In 2015, the Drug Enforcement Agency raided Miladis Salgado’s home on a false tip that her estranged husband was dealing drugs. In the end, the federal government used civil forfeiture to take $15,000 from Salgado, a large portion of her life savings. 

Salgado knew she had done nothing wrong. So she fought back. And won.

But Salgado needed an attorney. She hired an attorney on contingency, and after two long years, the court was about to rule in her favor. That’s when the federal government folded. They admitted there was no evidence of a crime and agreed to return her money. 

But in doing so, they refused to pay her attorneys’ fee. Salgado petitioned the judge for the fees, but that request was denied because the government returned her money before a ruling, which would have triggered the government to pay those fees.  

That would leave Salgado with about $10,000 of her $15,000 the government took. The other $5,000 would go toward her attorney. Meaning, even though Salgado did nothing wrong and the government illegally took her property, she will still lose $5,000 just for fighting for her property that was rightly hers. 

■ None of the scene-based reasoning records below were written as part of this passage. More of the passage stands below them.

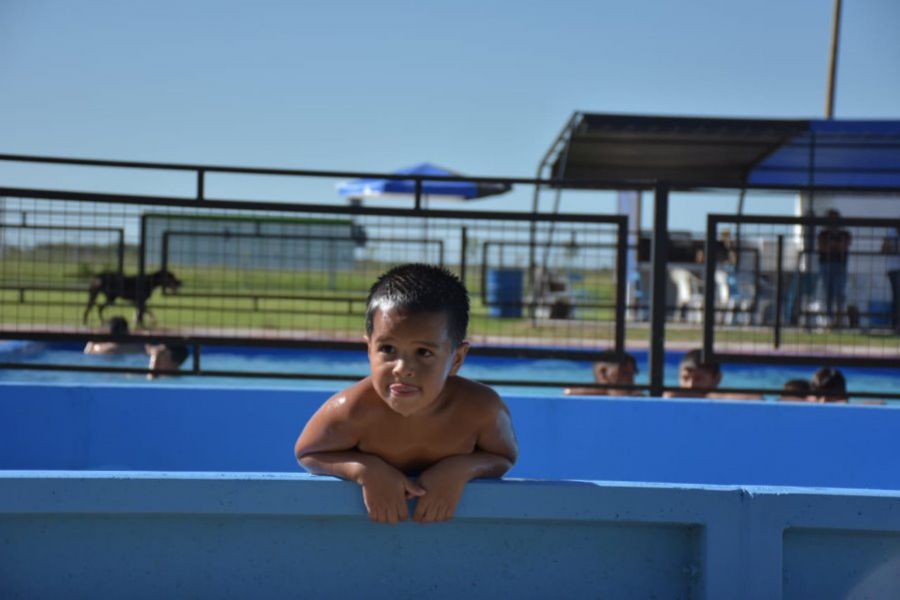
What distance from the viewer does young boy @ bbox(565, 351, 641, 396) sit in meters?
5.15

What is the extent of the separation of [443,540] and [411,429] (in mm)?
311

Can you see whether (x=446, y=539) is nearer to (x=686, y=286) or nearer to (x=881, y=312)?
(x=881, y=312)

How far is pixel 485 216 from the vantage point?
5.27m

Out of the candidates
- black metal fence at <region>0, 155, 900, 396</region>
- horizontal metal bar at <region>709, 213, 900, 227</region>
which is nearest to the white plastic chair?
black metal fence at <region>0, 155, 900, 396</region>

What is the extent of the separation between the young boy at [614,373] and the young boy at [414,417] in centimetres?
267

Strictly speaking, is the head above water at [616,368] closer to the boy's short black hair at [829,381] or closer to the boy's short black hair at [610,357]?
the boy's short black hair at [610,357]

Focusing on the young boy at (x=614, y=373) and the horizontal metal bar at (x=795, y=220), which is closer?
the young boy at (x=614, y=373)

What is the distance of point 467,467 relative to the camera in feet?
6.88

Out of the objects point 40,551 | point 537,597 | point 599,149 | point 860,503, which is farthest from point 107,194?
point 599,149

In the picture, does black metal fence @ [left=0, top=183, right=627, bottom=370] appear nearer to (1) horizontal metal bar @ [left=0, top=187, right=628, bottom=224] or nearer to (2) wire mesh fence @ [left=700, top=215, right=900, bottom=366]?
(1) horizontal metal bar @ [left=0, top=187, right=628, bottom=224]

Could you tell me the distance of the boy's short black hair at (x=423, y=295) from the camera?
2051 mm

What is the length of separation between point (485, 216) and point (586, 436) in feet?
5.76

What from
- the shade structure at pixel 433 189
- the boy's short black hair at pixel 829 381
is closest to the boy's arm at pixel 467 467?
the boy's short black hair at pixel 829 381

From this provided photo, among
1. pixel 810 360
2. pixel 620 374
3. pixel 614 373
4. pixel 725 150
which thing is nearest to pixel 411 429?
pixel 810 360
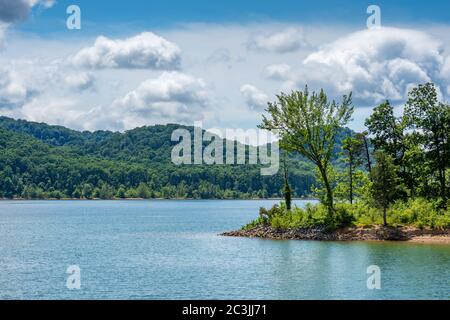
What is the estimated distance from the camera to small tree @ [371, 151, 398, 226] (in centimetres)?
6059

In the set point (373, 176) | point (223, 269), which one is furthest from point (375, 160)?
point (223, 269)

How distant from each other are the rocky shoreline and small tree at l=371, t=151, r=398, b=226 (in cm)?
248

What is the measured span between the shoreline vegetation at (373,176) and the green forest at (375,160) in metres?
0.11

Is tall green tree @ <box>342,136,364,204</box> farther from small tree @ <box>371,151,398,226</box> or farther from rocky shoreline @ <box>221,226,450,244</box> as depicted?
small tree @ <box>371,151,398,226</box>

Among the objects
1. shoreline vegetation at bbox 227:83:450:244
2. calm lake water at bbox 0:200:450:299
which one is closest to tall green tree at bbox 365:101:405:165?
shoreline vegetation at bbox 227:83:450:244

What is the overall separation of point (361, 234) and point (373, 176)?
597 cm

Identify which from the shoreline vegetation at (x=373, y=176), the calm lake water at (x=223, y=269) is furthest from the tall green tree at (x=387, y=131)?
the calm lake water at (x=223, y=269)

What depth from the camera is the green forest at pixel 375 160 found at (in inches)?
2489

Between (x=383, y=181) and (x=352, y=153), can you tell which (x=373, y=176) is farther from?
(x=352, y=153)

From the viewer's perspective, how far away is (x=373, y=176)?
202ft

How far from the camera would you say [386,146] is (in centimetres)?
7125
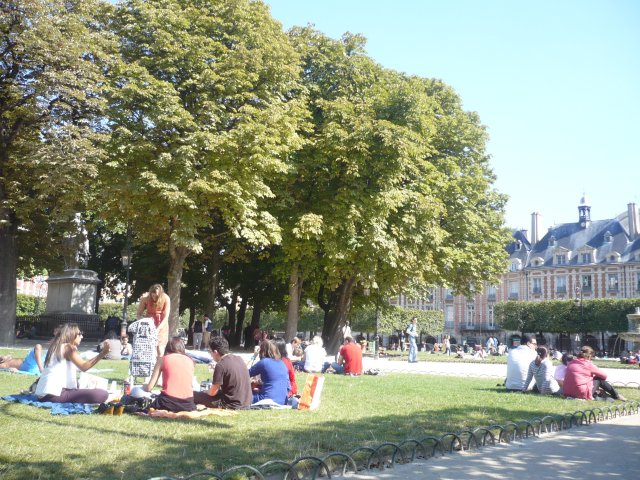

The Institute for Justice brought Salgado’s petition for attorney fees to the U.S. Supreme Court. The Mississippi Justice Institute, along with other public interest law firms, filed an amici curiae (friends of the court) brief in support of Salgado.

“The government spent years trying to take Salgado’s cash,” the amici firms wrote. “It embarked on the all-too-common attrition-by-litigation strategy. Salgado was forced to bear the literal expense of defending against the government’s actions. Even though the government eventually dismissed its case and returned the cash, Salgado wound up with less money than she had before the DEA’s raid.”

The petition revolves around a profound question: When the government dismisses a forfeiture case it has spent years litigating, did the property owner from whom the property was taken ‘substantially prevail’ under federal law?